Because the appellee failed to plead and prove an entitlement to relief under Rule 5.495, Florida Probate Rules, the order under review is reversed, and this cause is remanded to the trial court for entry of an order granting the appellant’s motion to strike the claim and denying the appellee’s motion to extend the time for filing its claim.3
JOANOS, J., concurs. BOOTH, J., dissents with written opinion.. The text of the committee note is as follows:
It is contemplated that substantially more creditors who have missed the filing deadline imposed by F.S. 733.702 will be filing a petition to extend the time for filing claim, under the authority of Tulsa Professional Collection Services, Inc., v. Pope [485 U.S. 478] 108 S.Ct. 1340 [99 L.Ed.2d 565] (1988). This is a new procedure which requires specificity in the relevant factual allegations of any petition based upon the concepts discussed in that case. If the creditor had knowledge of the administration proceedings, but too late in the period to accomplish the filing of the claim, such allegation specifically describing those facts meets the requirements of this rule. Furthermore, it does not appear that inadvertence or surprise in Fla.R.Civ.P. 1.540(b)(1) or matters relating to judgments in (4) and (5) of that rule have application in this context.
In re Rules of Probate and Guardianship Procedure, 537 So.2d at 550.

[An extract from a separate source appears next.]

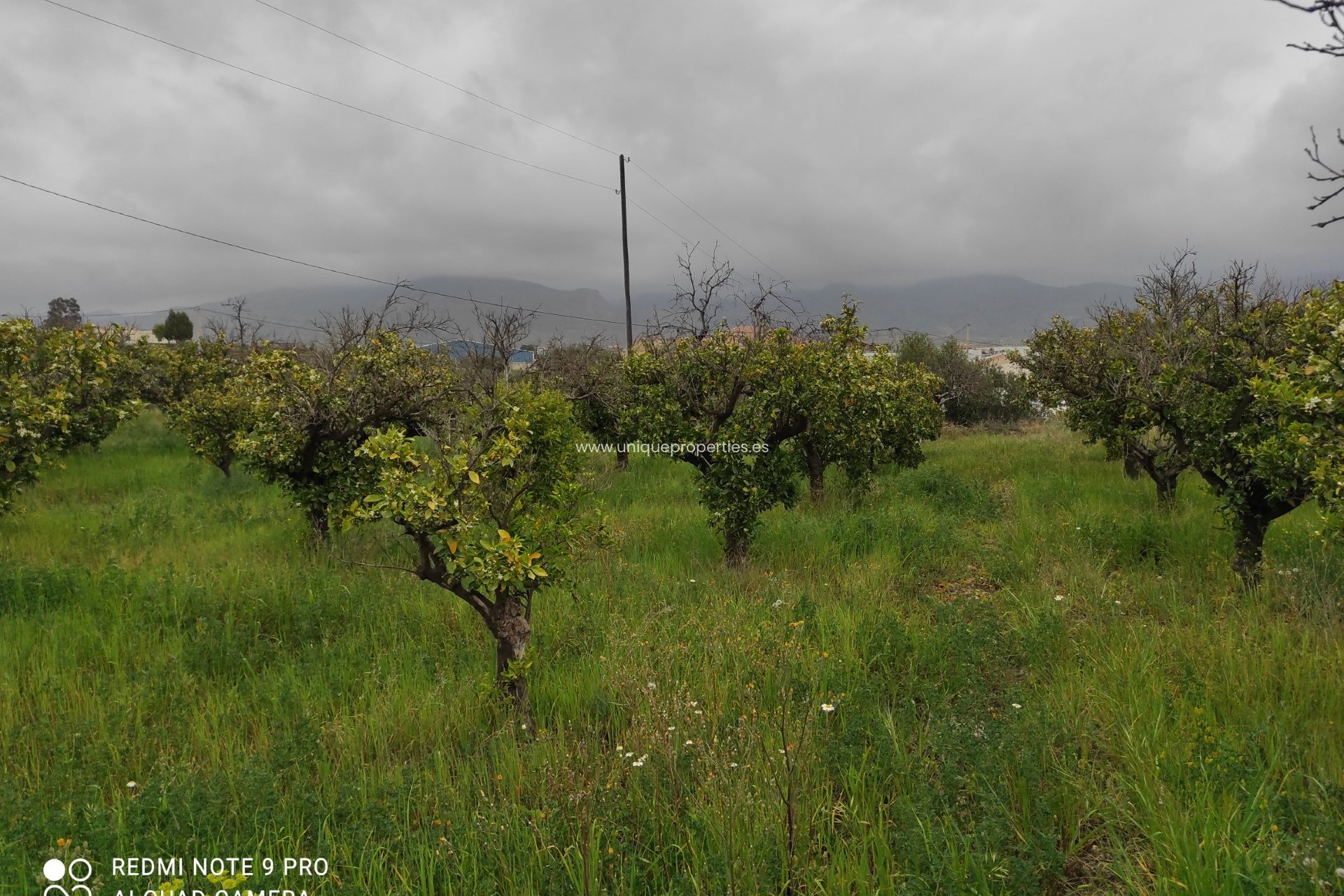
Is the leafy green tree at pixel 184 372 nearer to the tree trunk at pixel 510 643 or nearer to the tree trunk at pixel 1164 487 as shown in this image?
the tree trunk at pixel 510 643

. We recognize the dissent’s assertion that “[t]he trial court found that appellee did not know the critical dates of the nonclaim period.” What the trial court actually found was that "there [was] absolutely no proof that the creditor had actual knowledge of the date when valid claims would no longer be permitted to be filed.” The obvious deficiency of this finding is that it fails to address whether there is affirmative proof of what the appellee knew, as is required by Rule 5.495. We have carefully reviewed the entire record in this case and have found no evidence presented by the appellee creditor nor, for that matter, anything else in the record which would indicate that the appellee lacked actual knowledge of all information necessary for it to have filed a timely claim.
. The dissenting judge contends that “actual knowledge" does not satisfy the “actual notice” requirements of Pope, and she indicates that she is "concerned that the majority implicitly equates [the terms].” We recognize that there is a difference between the two terms. Nevertheless, our personal views of whether the "actual notice” discussed in Pope can be satisfied by the "actual knowledge" referred to in Rule 5.495 are irrelevant to the resolution of this case. This is so because a supreme court rule addresses the question and plainly provides that a creditor must establish absence of actual knowledge in order to be entitled to file his Pope claim. We are required to follow the plain language of the rule. State v. Battle, 302 So.2d 782 (Fla. 3d DCA 1974); State v. Lott, 286 So.2d 565 (FIa.1973), cert. denied 417 U.S. 913, 94 S.Ct. 2613, 41 L.Ed.2d 217 (1974); and Kinsey v. State, 179 So.2d 108 (Fla. 1st DCA 1965).